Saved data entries
"""
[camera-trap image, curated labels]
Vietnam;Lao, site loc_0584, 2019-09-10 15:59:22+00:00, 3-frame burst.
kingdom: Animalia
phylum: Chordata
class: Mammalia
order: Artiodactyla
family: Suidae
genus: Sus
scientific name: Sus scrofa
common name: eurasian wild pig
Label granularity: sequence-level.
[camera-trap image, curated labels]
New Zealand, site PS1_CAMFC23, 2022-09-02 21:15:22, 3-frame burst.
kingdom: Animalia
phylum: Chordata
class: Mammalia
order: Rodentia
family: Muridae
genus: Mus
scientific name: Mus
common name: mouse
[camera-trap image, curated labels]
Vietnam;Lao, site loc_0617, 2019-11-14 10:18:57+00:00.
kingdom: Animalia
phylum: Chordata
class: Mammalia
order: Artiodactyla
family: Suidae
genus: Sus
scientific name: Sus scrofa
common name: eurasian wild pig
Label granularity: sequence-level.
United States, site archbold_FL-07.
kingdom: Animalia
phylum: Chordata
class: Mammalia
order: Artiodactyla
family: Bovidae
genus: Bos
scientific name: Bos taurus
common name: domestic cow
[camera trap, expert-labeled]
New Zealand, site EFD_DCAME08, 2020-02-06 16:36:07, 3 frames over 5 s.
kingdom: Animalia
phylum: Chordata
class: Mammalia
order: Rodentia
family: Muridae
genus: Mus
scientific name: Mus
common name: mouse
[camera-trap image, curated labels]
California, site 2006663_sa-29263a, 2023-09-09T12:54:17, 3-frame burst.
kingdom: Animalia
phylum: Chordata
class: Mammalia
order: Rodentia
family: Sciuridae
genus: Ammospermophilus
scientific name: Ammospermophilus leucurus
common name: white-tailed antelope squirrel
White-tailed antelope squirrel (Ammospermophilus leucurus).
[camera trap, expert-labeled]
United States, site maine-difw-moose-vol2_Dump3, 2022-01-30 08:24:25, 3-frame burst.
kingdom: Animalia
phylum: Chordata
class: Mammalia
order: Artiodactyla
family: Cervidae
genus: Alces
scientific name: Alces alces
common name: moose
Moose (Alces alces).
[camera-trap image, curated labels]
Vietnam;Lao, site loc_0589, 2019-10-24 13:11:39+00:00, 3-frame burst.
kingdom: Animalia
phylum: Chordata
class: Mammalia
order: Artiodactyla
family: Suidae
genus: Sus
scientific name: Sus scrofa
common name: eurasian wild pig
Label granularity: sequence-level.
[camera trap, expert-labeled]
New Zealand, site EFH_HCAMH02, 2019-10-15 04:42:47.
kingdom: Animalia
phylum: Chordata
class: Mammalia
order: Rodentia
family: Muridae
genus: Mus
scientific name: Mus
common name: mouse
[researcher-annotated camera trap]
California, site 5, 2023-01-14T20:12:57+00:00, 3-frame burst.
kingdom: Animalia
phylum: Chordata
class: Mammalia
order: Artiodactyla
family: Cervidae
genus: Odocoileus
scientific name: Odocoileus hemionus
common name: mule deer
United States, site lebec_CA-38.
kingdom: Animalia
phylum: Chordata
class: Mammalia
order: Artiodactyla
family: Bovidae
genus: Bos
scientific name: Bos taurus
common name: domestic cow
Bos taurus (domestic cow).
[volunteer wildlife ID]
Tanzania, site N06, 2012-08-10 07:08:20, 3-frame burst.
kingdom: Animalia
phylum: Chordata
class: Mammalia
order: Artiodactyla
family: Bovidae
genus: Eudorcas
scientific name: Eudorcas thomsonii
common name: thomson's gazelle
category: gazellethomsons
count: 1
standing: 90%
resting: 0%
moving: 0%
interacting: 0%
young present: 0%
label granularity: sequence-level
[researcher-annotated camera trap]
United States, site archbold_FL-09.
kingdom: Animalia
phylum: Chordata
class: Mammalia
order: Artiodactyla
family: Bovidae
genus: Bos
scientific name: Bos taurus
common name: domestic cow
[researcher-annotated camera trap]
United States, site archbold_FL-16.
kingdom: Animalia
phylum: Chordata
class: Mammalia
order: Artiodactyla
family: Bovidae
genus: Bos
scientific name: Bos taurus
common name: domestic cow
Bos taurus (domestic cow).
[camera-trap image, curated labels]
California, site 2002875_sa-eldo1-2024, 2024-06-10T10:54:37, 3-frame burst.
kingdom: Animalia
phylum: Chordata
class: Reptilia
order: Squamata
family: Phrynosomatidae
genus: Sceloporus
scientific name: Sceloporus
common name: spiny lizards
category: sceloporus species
"""
> [Task prompt]: All of the data must be set down again exactly.

> [Result for this exercise]:
[camera-trap image, curated labels]
Vietnam;Lao, site loc_0584, 2019-09-10 15:59:22+00:00, 3-frame burst.
kingdom: Animalia
phylum: Chordata
class: Mammalia
order: Artiodactyla
family: Suidae
genus: Sus
scientific name: Sus scrofa
common name: eurasian wild pig
Label granularity: sequence-level.
[camera-trap image, curated labels]
New Zealand, site PS1_CAMFC23, 2022-09-02 21:15:22, 3-frame burst.
kingdom: Animalia
phylum: Chordata
class: Mammalia
order: Rodentia
family: Muridae
genus: Mus
scientific name: Mus
common name: mouse
[camera-trap image, curated labels]
Vietnam;Lao, site loc_0617, 2019-11-14 10:18:57+00:00.
kingdom: Animalia
phylum: Chordata
class: Mammalia
order: Artiodactyla
family: Suidae
genus: Sus
scientific name: Sus scrofa
common name: eurasian wild pig
Label granularity: sequence-level.
United States, site archbold_FL-07.
kingdom: Animalia
phylum: Chordata
class: Mammalia
order: Artiodactyla
family: Bovidae
genus: Bos
scientific name: Bos taurus
common name: domestic cow
[camera trap, expert-labeled]
New Zealand, site EFD_DCAME08, 2020-02-06 16:36:07, 3 frames over 5 s.
kingdom: Animalia
phylum: Chordata
class: Mammalia
order: Rodentia
family: Muridae
genus: Mus
scientific name: Mus
common name: mouse
[camera-trap image, curated labels]
California, site 2006663_sa-29263a, 2023-09-09T12:54:17, 3-frame burst.
kingdom: Animalia
phylum: Chordata
class: Mammalia
order: Rodentia
family: Sciuridae
genus: Ammospermophilus
scientific name: Ammospermophilus leucurus
common name: white-tailed antelope squirrel
White-tailed antelope squirrel (Ammospermophilus leucurus).
[camera trap, expert-labeled]
United States, site maine-difw-moose-vol2_Dump3, 2022-01-30 08:24:25, 3-frame burst.
kingdom: Animalia
phylum: Chordata
class: Mammalia
order: Artiodactyla
family: Cervidae
genus: Alces
scientific name: Alces alces
common name: moose
Moose (Alces alces).
[camera-trap image, curated labels]
Vietnam;Lao, site loc_0589, 2019-10-24 13:11:39+00:00, 3-frame burst.
kingdom: Animalia
phylum: Chordata
class: Mammalia
order: Artiodactyla
family: Suidae
genus: Sus
scientific name: Sus scrofa
common name: eurasian wild pig
Label granularity: sequence-level.
[camera trap, expert-labeled]
New Zealand, site EFH_HCAMH02, 2019-10-15 04:42:47.
kingdom: Animalia
phylum: Chordata
class: Mammalia
order: Rodentia
family: Muridae
genus: Mus
scientific name: Mus
common name: mouse
[researcher-annotated camera trap]
California, site 5, 2023-01-14T20:12:57+00:00, 3-frame burst.
kingdom: Animalia
phylum: Chordata
class: Mammalia
order: Artiodactyla
family: Cervidae
genus: Odocoileus
scientific name: Odocoileus hemionus
common name: mule deer
United States, site lebec_CA-38.
kingdom: Animalia
phylum: Chordata
class: Mammalia
order: Artiodactyla
family: Bovidae
genus: Bos
scientific name: Bos taurus
common name: domestic cow
Bos taurus (domestic cow).
[volunteer wildlife ID]
Tanzania, site N06, 2012-08-10 07:08:20, 3-frame burst.
kingdom: Animalia
phylum: Chordata
class: Mammalia
order: Artiodactyla
family: Bovidae
genus: Eudorcas
scientific name: Eudorcas thomsonii
common name: thomson's gazelle
category: gazellethomsons
count: 1
standing: 90%
resting: 0%
moving: 0%
interacting: 0%
young present: 0%
label granularity: sequence-level
[researcher-annotated camera trap]
United States, site archbold_FL-09.
kingdom: Animalia
phylum: Chordata
class: Mammalia
order: Artiodactyla
family: Bovidae
genus: Bos
scientific name: Bos taurus
common name: domestic cow
[researcher-annotated camera trap]
United States, site archbold_FL-16.
kingdom: Animalia
phylum: Chordata
class: Mammalia
order: Artiodactyla
family: Bovidae
genus: Bos
scientific name: Bos taurus
common name: domestic cow
Bos taurus (domestic cow).
[camera-trap image, curated labels]
California, site 2002875_sa-eldo1-2024, 2024-06-10T10:54:37, 3-frame burst.
kingdom: Animalia
phylum: Chordata
class: Reptilia
order: Squamata
family: Phrynosomatidae
genus: Sceloporus
scientific name: Sceloporus
common name: spiny lizards
category: sceloporus species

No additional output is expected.